"... avevo scoperto l'abisso della rassegnazione, la virtù del distacco, il piacere del pensare pulito, l'ebbrezza della creazione politica, il fremito dell'apparire delle cose impossibili..." Altiero Spinelli
di Roberto Belloni, Mauro Cereghini, Francesco Strazzari *
(1 marzo 2012) Siria, Libia, Sud Sudan, Darfur, Afghanistan, Iraq. Sono le ultime crisi internazionali, in ordine di tempo, ad essersi guadagnate uno spazio di visibilità su giornali e televisioni. Ma molte altre si consumano senza ricevere altrettanta attenzione mediatica. La comunità internazionale nelle sue varie articolazioni - Onu, organismi internazionali, governi, organizzazioni non governative... - prova a intervenire in tutte le crisi, seppure con risorse insufficienti. Di questi interventi, della loro efficacia e dei loro limiti, si discuterà nel convegno "Conflitto, pace, costruzione dello stato e istituzioni locali", organizzato l'1 e 2 marzo a Trento dal Centro per la formazione alla solidarietà internazionale e dalla Scuola di Studi Internazionali dell'Università.

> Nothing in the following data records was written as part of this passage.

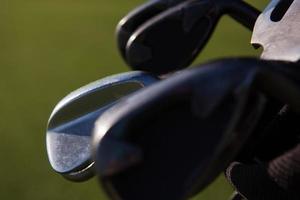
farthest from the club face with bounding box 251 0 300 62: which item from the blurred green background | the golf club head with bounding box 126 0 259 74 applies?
the blurred green background

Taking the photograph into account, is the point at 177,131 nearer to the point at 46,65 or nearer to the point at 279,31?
the point at 279,31

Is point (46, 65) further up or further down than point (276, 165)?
further down

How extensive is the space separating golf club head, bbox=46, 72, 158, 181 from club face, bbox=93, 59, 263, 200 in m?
0.20

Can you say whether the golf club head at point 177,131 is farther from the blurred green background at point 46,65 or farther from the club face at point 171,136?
the blurred green background at point 46,65

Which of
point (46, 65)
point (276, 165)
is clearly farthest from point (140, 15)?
point (46, 65)

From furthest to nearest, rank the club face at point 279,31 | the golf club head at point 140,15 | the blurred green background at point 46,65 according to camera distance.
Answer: the blurred green background at point 46,65
the golf club head at point 140,15
the club face at point 279,31

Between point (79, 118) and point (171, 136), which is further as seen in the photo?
point (79, 118)

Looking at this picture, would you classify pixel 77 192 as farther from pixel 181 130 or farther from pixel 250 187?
pixel 181 130

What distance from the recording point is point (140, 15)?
669 mm

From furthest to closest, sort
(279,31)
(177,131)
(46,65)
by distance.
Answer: (46,65)
(279,31)
(177,131)

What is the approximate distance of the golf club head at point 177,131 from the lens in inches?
15.4

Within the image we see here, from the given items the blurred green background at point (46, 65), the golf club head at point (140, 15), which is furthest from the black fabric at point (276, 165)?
the blurred green background at point (46, 65)

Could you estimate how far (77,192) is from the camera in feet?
5.48

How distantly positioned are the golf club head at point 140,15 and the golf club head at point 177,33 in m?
0.01
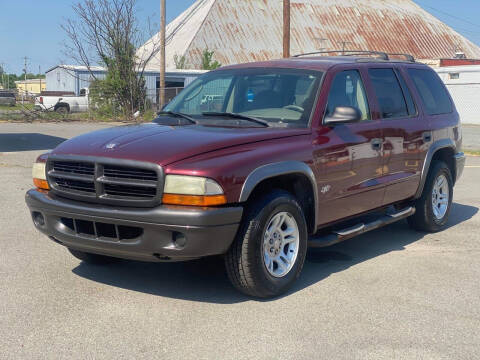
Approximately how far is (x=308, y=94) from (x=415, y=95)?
186 cm

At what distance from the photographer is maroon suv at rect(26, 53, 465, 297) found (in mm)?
4434

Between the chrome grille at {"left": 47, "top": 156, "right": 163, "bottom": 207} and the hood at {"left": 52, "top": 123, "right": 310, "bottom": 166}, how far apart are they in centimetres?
6

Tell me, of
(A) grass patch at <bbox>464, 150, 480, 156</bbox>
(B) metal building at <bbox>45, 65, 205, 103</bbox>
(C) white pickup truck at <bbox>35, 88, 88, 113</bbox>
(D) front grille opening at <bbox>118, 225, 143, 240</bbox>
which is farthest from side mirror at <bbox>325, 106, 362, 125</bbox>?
(C) white pickup truck at <bbox>35, 88, 88, 113</bbox>

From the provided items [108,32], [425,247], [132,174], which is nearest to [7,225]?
[132,174]

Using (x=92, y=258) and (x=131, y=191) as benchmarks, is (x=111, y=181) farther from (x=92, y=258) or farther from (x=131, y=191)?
(x=92, y=258)

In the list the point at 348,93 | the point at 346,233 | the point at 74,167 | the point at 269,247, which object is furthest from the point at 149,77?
the point at 269,247

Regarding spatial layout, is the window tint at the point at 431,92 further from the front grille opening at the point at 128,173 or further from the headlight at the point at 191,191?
the front grille opening at the point at 128,173

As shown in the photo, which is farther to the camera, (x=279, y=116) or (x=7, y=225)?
(x=7, y=225)

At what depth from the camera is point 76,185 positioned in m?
4.83

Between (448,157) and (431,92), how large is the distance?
33.6 inches

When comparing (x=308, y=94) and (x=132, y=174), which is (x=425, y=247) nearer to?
(x=308, y=94)

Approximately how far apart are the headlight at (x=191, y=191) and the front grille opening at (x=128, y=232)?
340 mm

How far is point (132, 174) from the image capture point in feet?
14.8

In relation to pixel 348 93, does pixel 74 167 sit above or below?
below
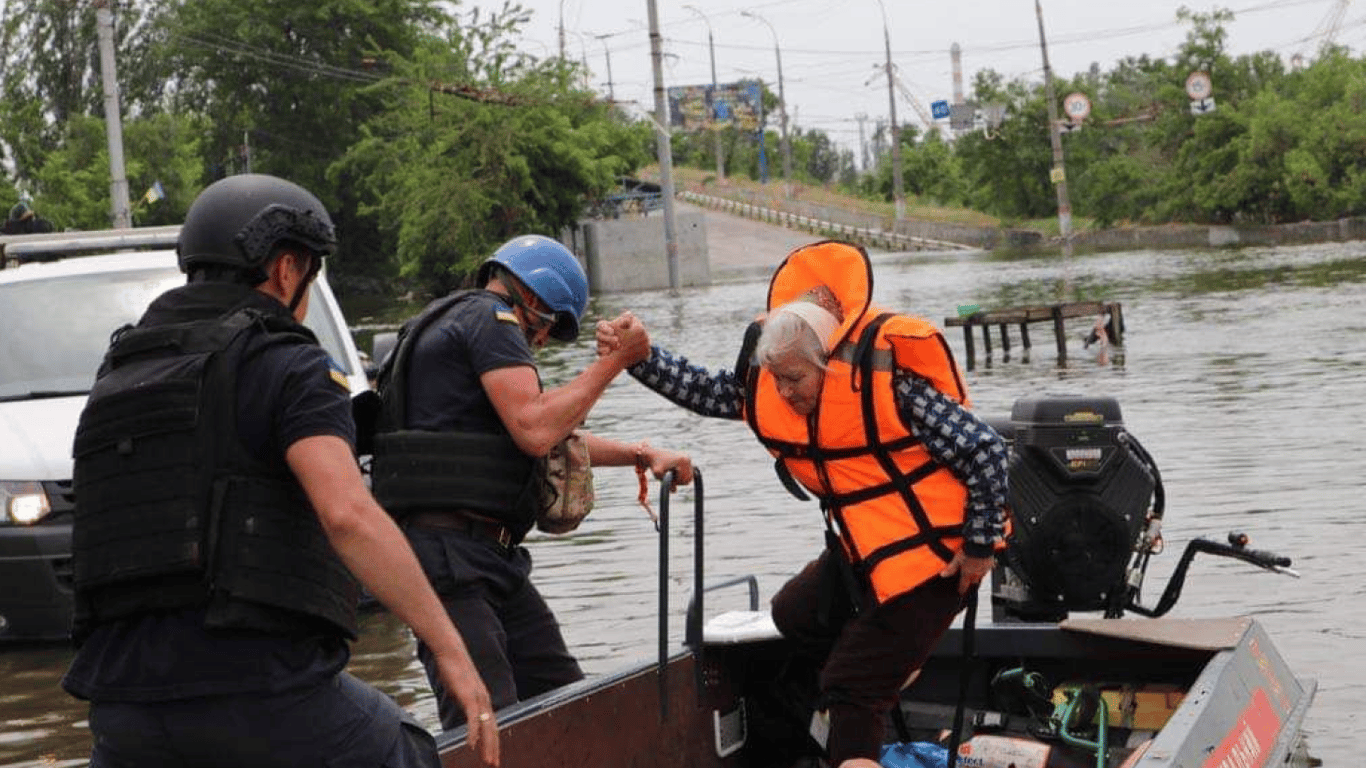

Il tema riguarda il futuro del pianeta. La Banca Mondiale stima che una persona su quattro nel mondo viva in stati ‘fragili,' stati cioè che sono intrappolati in un circolo vizioso di guerra, povertà e mancanza di efficaci istituzioni democratiche. Nei casi più estremi, questi paesi possono diventare stati ‘falliti', in altre parole stati che hanno perso il monopolio dell'uso legittimo della forza sul proprio territorio, non sono in grado di fornire servizi pubblici ai cittadini e non posseggono un'autorità legittimata a prendere decisioni collettive. Gli ultimi dati della rivista Foreign Policy, tra le fonti più autorevoli nella ricerca internazionale, mostrano come gli effetti della crisi economica e finanziaria scoppiata nel 2008 abbiano avuto gravi ripercussioni sulla stabilità politica di molti stati. Nel 2011 venti paesi, guidati da Somalia, Chad e Sudan, vengono classificati come in situazione ‘critica,' mentre altri diciannove, tra cui Uganda, Corea del Nord e Timor Est, sono considerati ‘in pericolo,' in una situazione cioè vicina al ‘fallimento.'
L'intervento internazionale all'interno di queste crisi avviene in molte forme, dalle missioni militari a quelle di sostegno civile, dalla cooperazione istituzionale a quella decentrata fino alle iniziative di solidarietà più diffusa. Ma obiettivi e modalità di tali azioni sono a volte difficili da conciliare. Dopo l'11 settembre l'accento messo dai paesi occidentali sulla prevenzione del terrorismo internazionale ha dato una forte impronta securitaria e d'interventismo, spesso armato, a molte missioni di pace. Altre zone di crisi invece, considerate meno strategiche, sono state relegate ai margini dell'interesse politico e lasciate alla sola assistenza umanitaria.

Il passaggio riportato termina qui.